Depende. Vaya respuesta más contundente, para salir del paso, que responde sin decir nada. Me explico. Nacen, de pronto, a trompicones o de golpe, de un destello, motivadas por un recuerdo, por una palabra y tienen que ser firmadas y enviadas al instante a su destinatario. Sin embargo, ciertas cartas; habrá quien dirá que las mas importantes, habrá quien será las únicas que ha escrito en su vida, las de amor; esas, para que sean perfectas hay que hacerlas.
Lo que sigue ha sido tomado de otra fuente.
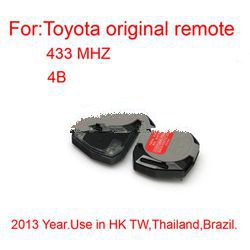 Original Toyota Remote 4 Button 433MHZ(2013)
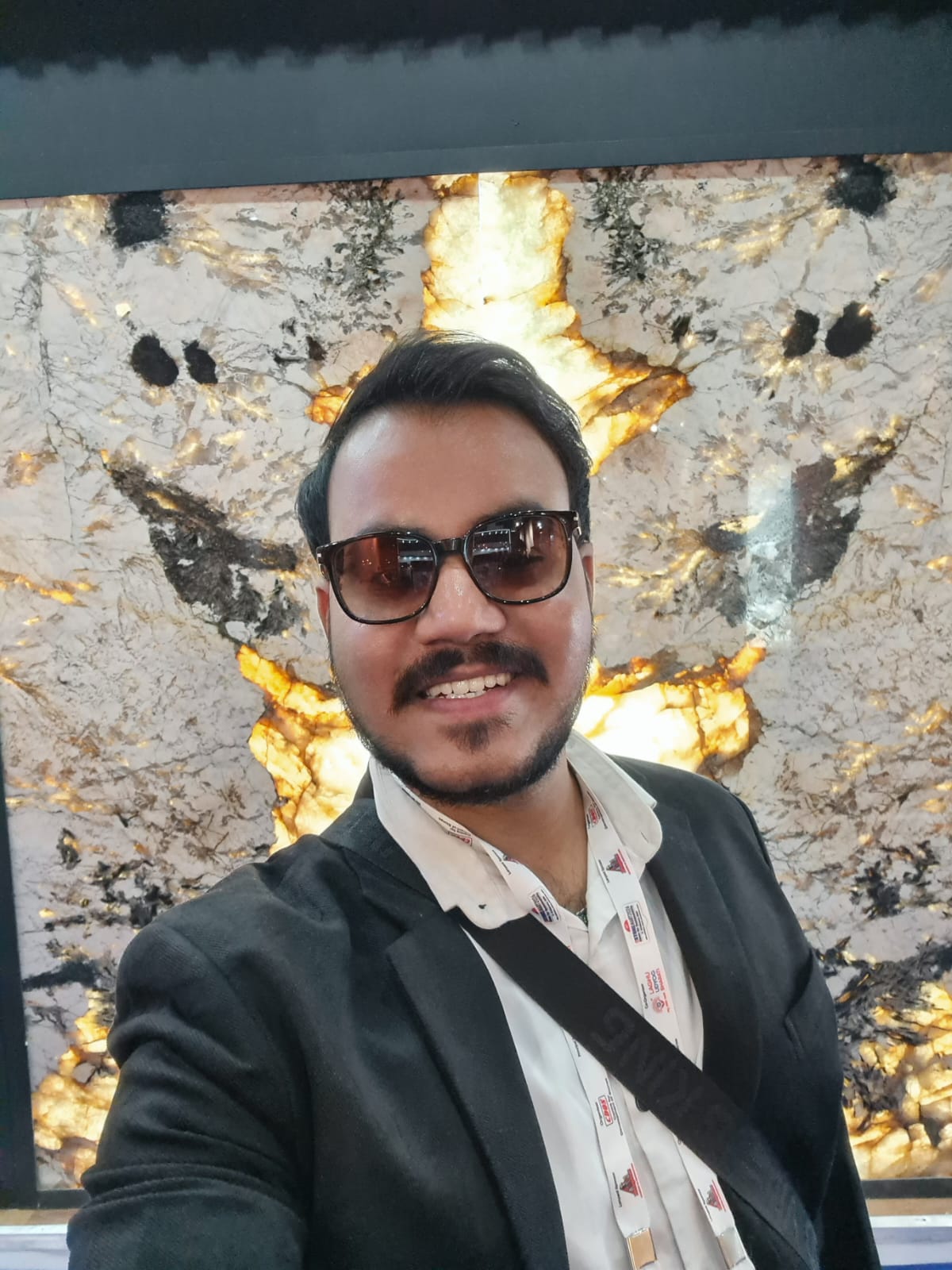 Sagar Soni representing Gemarix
Son todas iguales, similares, demasiado parecidas, tanto que es difícil ser original. Lo del poema - propio, prestado o apropiado - como principio -mayoritariamente final - está muy visto y suele salir de una antología de poesía de amor española: Neruda, Bécquer, Cernuda… o de una carta de un antiguo amor, versos reciclados. El resto frases titubeantes con palabras grandilocuentes y siempres subrayados junto a te quieros camuflados en siglas obvias.
Recuerdo a mi amigo poeta, aquel que me enseñó como escribir cartas de amor a mujeres que uno quería - permítete el lujo de ser sincero - y a las que no - dilo todo, deja entrever sin nada decir-. Aquella noche que significó para mi tanto como para ti y es que no puedo apartar de mi recuerdo, tus labios entreabiertos y tus ojos reflejo de aquella negrura en la que me hubiera sumergido sin dudarlo si hubiera… Si hubiera un modo de volverte a ver hoy mañana créeme que…
Básicamente.
Dicho esto supongo que las cartas nacen y son como son, cuando no, no queda más remedio que hacerlas y entonces son simplemente perfectas.